Clinically effective in reducing the risk of relapse for people who suffer with recurrent depression, Mindfulness Based Cognitive Therapy (MBCT) is proving to have broader applications in helping people free themselves from anxiety, stress, chronic unhappiness and exhaustion. In this Mindfulness seminar, we will explore the foundations of MBCT.  As a participant, you will experience mindfulness and take away mindfulness practices and resources to build greater resiliency in your own life, and the lives of the people you help and serve.

Click on the following link to view the PowerPoint presentation in PDF format:

A4 – Mindfulness Based Cognitive Therapy (MBCT)


Afternoon Concurrent Sessions

Session B – 2:45 p.m. – 3:45 p.m.

B1 – We Are All Connected: Working with Clients Who Overuse Technology

Lisa Pont, MSW, RSW

Technology is a part of daily life for most of us and impacts the way we work, love and play. Some online activities, such as gaming, gambling and social networking, can be particularly compelling and create imbalance in both our own, and our clients’ lives. This presentation will explore the impact of technology overuse on our clients and allow participants to reflect on their own use. Information about the prevalence of this issue, risk factors, screening/assessment and current treatment practices will be discussed.

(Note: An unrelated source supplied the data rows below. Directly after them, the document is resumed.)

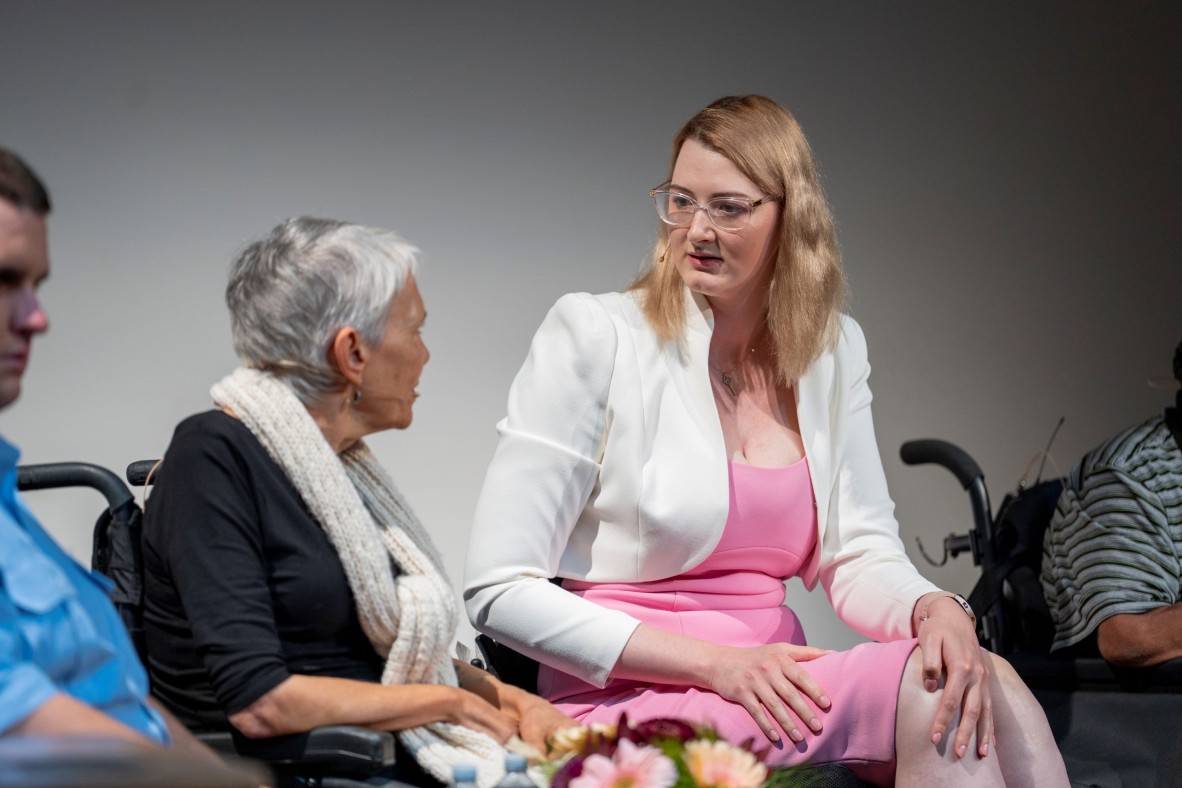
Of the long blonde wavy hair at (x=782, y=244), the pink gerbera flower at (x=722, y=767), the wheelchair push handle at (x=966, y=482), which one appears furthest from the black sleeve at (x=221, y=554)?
the wheelchair push handle at (x=966, y=482)

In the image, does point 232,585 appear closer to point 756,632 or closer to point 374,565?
point 374,565

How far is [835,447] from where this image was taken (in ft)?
7.84

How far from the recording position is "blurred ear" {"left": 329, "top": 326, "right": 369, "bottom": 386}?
171 cm

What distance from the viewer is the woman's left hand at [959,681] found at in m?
1.90

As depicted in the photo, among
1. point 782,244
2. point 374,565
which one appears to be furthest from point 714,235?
point 374,565

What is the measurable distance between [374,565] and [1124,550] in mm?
1605

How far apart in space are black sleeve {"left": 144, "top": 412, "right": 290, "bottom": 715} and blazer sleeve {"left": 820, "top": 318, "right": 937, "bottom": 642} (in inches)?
42.2

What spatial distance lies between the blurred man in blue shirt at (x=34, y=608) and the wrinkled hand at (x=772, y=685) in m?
0.90

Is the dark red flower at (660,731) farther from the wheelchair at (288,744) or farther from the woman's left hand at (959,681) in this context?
the woman's left hand at (959,681)

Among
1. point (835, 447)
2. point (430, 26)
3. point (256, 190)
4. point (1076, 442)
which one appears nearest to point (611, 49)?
point (430, 26)

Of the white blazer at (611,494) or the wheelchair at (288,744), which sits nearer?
the wheelchair at (288,744)

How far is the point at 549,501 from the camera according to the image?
84.3 inches

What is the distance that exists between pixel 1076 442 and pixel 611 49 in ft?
6.48

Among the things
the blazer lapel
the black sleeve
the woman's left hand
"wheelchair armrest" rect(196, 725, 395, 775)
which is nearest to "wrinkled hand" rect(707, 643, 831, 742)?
the woman's left hand
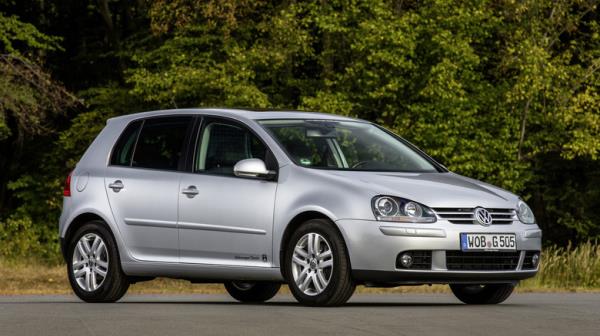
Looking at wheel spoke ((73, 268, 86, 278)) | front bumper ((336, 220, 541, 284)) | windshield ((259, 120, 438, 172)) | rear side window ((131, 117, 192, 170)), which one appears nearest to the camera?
front bumper ((336, 220, 541, 284))

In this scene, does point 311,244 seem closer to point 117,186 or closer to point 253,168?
point 253,168

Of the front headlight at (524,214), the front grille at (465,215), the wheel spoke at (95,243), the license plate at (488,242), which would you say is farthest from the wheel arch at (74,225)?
the front headlight at (524,214)

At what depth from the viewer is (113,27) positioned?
39.6m

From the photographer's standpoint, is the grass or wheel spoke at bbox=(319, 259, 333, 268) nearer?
wheel spoke at bbox=(319, 259, 333, 268)

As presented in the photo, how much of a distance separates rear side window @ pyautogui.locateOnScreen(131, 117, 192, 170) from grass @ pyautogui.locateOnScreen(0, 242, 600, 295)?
148 inches

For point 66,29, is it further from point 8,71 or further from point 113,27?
point 8,71

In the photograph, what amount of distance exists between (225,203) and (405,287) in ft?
23.4

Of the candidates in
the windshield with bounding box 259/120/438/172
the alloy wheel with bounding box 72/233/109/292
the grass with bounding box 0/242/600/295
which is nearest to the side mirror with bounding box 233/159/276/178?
the windshield with bounding box 259/120/438/172

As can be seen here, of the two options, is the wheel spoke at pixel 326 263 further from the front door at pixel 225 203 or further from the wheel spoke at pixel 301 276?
the front door at pixel 225 203

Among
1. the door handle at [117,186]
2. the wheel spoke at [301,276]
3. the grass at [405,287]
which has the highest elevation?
the door handle at [117,186]

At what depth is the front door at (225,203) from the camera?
39.4 feet

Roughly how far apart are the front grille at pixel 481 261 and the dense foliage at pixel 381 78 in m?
20.3

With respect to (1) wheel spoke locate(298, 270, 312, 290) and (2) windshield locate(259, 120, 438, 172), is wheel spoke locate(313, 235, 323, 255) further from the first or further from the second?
(2) windshield locate(259, 120, 438, 172)

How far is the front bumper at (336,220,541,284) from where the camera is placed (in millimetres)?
11234
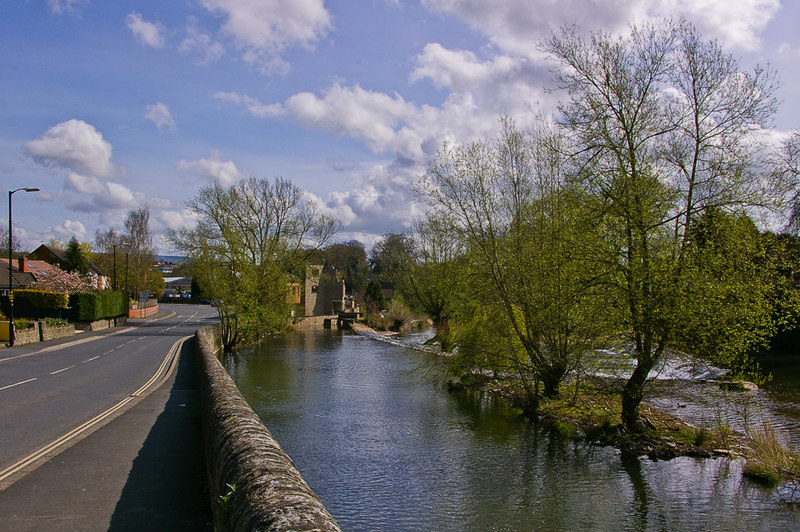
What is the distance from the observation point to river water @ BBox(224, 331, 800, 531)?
10.9 m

Click on the following link to view the PowerPoint presentation in PDF format:

B1 – We Are All Connected: Working with Clients Who Overuse Technology

B2 – Counselling Clients with Autism

Wendy Arscott, RSSW

How do you provide support to a client who is on the autism spectrum? Counselling clients diagnosed with autism needs a different set of parameters. Clients may present with any number of unique issues, but the way clients are approached may mean success or not. Are you aware of their sensory or anxiety issues? Special consideration is needed when offering options. What concurrent diagnoses may be impacting the process? Join Wendy Arscott, RSSW, BEd, MEd, in discovering techniques and strategies to make counselling more responsive to persons who may be hesitant to participate in the process.

Click on the following link to view the PowerPoint presentation in PDF format:

B2 – Counselling Clients with Autism

B3 – Public Policy and LGBTQ Populations: Social Work with Gender and Sexually Diverse People

Nick Mulé, RSW

This presentation will provide a brief historical overview of public policy in Ontario and Canada regarding the lesbian, gay, bisexual, transsexual, transgender and queer (LGBTQ) populations. Current legislation will be reviewed along with its implications on ethics and standards of social work and social service work practice in working with gender and sexually diverse communities. How the social work and social service work disciplines recognize LGBTQ people and what current social issues these communities continue to face will be examined and discussed.

Click on the following link to view the PowerPoint presentation in PDF format:

B3 – Public Policy and LGBTQ Populations: Social Work with Gender and Sexually Diverse People

B4 – In Our Own Words: Writing about Practice

Karen Gold, MSW, RSW
The professional lives of social workers and social service workers are saturated with stories. This workshop will provide an overview of the often-ignored ‘storytelling voice’ in professional practice and the role of narrative in capturing the richness and messiness of day-to-day practice. Using stories and poetry by practitioners as a springboard for reflection and discussion, we will explore writing as a versatile tool for self-awareness, advocacy and resiliency. Participants will come away with an appreciation of the emerging field of narrative studies and strategies to enrich their personal and professional lives through reflective writing.